Photo © Marius Krmpotic

 

Elles sont lues d’ « une seule main », du moins par les hommes. C’est, hélas, leur but.

Je demeure étonnée que les deux dernières décennies du XXème siècle, le début du XXIème, ne nous aient rien amené d’autre, à quelques très rares exceptions près, qu’une écriture érotique féminine stéréotypée et calquée sur le fantasme masculin, jouant avec lui et ses clichés.
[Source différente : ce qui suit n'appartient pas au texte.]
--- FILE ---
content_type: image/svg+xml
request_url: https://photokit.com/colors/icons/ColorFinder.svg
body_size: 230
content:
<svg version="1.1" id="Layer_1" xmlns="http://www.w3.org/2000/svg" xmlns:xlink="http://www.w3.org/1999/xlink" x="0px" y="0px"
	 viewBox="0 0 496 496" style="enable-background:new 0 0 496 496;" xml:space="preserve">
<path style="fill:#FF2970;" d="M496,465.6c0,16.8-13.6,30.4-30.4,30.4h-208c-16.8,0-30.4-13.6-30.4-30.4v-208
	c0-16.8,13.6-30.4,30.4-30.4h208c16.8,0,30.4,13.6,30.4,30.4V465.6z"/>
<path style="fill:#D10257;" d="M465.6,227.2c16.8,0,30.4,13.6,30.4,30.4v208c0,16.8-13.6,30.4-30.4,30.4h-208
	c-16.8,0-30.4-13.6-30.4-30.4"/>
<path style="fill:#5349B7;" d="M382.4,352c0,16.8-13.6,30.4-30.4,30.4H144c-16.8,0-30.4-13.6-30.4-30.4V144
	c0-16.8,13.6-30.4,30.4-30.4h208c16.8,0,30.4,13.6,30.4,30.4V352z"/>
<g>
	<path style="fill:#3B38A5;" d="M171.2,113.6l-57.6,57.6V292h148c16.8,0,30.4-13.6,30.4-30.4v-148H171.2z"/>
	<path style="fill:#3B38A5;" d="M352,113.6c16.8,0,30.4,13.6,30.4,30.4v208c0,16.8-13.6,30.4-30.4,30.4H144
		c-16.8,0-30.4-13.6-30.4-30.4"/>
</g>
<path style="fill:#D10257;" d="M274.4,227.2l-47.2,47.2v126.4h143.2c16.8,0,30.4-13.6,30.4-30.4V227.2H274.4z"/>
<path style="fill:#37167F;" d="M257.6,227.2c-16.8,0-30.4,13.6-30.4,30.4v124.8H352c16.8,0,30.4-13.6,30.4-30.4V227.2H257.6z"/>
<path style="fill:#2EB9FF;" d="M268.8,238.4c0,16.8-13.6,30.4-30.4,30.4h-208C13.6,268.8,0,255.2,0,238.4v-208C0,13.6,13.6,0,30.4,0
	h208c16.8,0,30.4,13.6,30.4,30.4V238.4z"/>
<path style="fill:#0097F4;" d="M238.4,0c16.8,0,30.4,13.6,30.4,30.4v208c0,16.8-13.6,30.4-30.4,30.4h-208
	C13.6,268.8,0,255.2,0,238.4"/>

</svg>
A force que leur prose me tombe des mains, à force que leurs lignes me tombent des yeux, un passage en revue de leurs « ficelles » sous forme de litanies, à ma manière…

 

Se montrer comme une femme à prendre.

En rajouter.

Faire fantasmer

Le lecteur avant tout,

La lectrice compte beaucoup moins.

Jeux de jambes,

Etaler ses talons.

Jouer avec les mots,

S’en défendre.

Etre au bout de la ligne,

Du clavier,

Répondre à tout instant

A leur demande.

Complice,

Disponible,

Laisser le champ du possible

S’installer.

Se servir des images de la virilité,

Sperme en jets

Bouche et dents,

Dard ardent

Turgescent.

Les entourer

D’un voile de féminité.

Parler du vent qui souffle

De jupes soulevées,

De bas roulés.

Charmer

Virtuellement.

 

Mais se montrer surtout comme une femme à prendre.

Entre les mots.

Se publier :

Se rendre publique.

Une femme à prendre vous disais-je,

Par les deux bouts,

Le petit bout de la lorgnette

Surtout.

Evoquer mes suffocations mes palpitations,

Mes moiteurs mes sueurs.

Ah je bous ah je meurs

Et j’attends

Toujours j’attends

D’un rendez vous

A un autre rendez vous

Où il me rend folle

Comme l’attente du prochain

Me rend folle.

Je vous prends à témoins

Virtuels.

 

Car attendre c’est aussi se montrer comme une femme à prendre.

Les laisser bouche bée

Leur raconter :

J’ai passé

Mes mains

Mes lèvres

Sur…

Il a palpé

Mes jambes

Mes fesses

De ses mains

Et

Il a fourragé dans

Mon…

J’ai pris son…

Dans…

J’ai pris

Mon temps.

Je me suis baignée de

Cyprine

Virtuelle.

 

Et

Parfois d’autres femmes

Avec moi,

Emois,

Toucher, couler.

Oui je fais ça aussi,

Et je l’écris.

Ça leur plaît

Mais moi je dis

Dans les magazines

D’un air très digne

Que je n’écris que ce qui me plaît.

J’écris beaucoup le mot « mouiller »

Ses synonymes,

J’écris beaucoup le mot « fouiller »,

Les mots « langue », « salive »

Pour les faire saliver.

Je les sais excités

Virtuellement.

 

Je dois me montrer comme une femme à prendre.

Qu’ils espèrent

Que peut-être

Un jour, la lointaine,

L’écrivaine,

Daignera descendre

Du piédestal

De verbes qui l’empalent

Et qu’ils pourront prétendre

A voir,

A toucher,

A entendre,

Tout ce qu’ils croient avoir

Vu,

Touché,

Entendu,

Dans des lignes

Virtuelles.

 

Ecrivaine érotique,

Femme publique.

Intimité surexploitée,

Surdimensionnée,

Publiée en 3D.

Ils ne savent pas

Ce que je suis rouée, douée pour inventer :

Je dis il,

Je dis ils,

Je dis elle,

Je dis elles,

C’est ça qui me montre comme une femme à prendre.

Je ne dois pas parler d’un homme unique

Mais être ouverte à tout hypothétique

Virtuel.

 

Je dois dire un je,

Une première personne du singulier,

Et un il

Une troisième personne singulière.

Jamais de nous

Ou un nous très flou,

Ambigu,

Qu’ils puissent s’imaginer

En être le tu

Virtuel.

 

Pour qu’ils bandent,

Je dois me montrer toujours comme une femme à prendre.